Transferred within the fortified lines during the Siege of Petersburg, the 48th fought several battles as Union troops tried to force their way through the defenses. The 48th took part in the last-ditch defense of Fort Gregg, and most of the regiment was captured when the Union troops broke through the Confederate fortifications on April 2. The remnants of the regiment, only 11 officers and 87 soldiers, surrendered at Appomattox Courthouse on April 12, 1865.

==Commanders==
Commanders of the 2nd Battalion/48th Regiment Mississippi Infantry:
- Col. Joseph M. Jayne, wounded at Chancellorsville, 1863.

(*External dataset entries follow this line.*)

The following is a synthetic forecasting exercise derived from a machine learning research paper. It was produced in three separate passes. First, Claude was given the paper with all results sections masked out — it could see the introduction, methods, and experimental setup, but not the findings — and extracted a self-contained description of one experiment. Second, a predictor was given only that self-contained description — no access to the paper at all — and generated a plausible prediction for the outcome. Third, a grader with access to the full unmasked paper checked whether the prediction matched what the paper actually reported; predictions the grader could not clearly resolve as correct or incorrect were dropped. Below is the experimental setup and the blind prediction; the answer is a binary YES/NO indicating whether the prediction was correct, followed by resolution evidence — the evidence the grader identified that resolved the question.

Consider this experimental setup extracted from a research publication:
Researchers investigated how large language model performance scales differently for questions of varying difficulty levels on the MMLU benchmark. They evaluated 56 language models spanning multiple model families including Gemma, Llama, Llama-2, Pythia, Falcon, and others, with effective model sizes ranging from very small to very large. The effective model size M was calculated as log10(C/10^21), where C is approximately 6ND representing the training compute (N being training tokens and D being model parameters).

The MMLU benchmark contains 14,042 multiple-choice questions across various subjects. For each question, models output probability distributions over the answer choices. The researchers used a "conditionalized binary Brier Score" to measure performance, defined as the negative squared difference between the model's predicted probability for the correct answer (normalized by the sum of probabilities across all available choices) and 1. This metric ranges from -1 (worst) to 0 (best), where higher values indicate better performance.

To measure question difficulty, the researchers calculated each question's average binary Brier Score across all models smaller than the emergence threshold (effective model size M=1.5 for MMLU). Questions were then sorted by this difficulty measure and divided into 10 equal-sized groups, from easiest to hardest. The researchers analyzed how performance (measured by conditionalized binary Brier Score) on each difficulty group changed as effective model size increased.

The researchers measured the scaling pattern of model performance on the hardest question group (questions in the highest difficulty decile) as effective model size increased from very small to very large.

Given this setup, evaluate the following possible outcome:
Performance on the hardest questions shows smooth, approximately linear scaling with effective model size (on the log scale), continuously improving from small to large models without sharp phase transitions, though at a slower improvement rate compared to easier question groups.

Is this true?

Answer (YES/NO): NO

- Lt. Col. Thomas B. Manlove, wounded at the Wilderness, 1864.
- Lt. Col. John G. Taylor, killed at Glendale, 1862.
- Maj. William Sydney Wilson, mortally wounded at Antietam, 1862.

==Organization==
Companies of the 2nd Battalion/48th Regiment Mississippi Infantry:
- "King Cotton Guards" of Vicksburg.
- Company B, "Rocky Point Rifles" of Attala County.
- "Dixie Boys" of Yalobusha County.
- "Oktibbeha Rescue"
- "Blewett's Company" of Columbus.
- "Manlove's Company" of Warren County.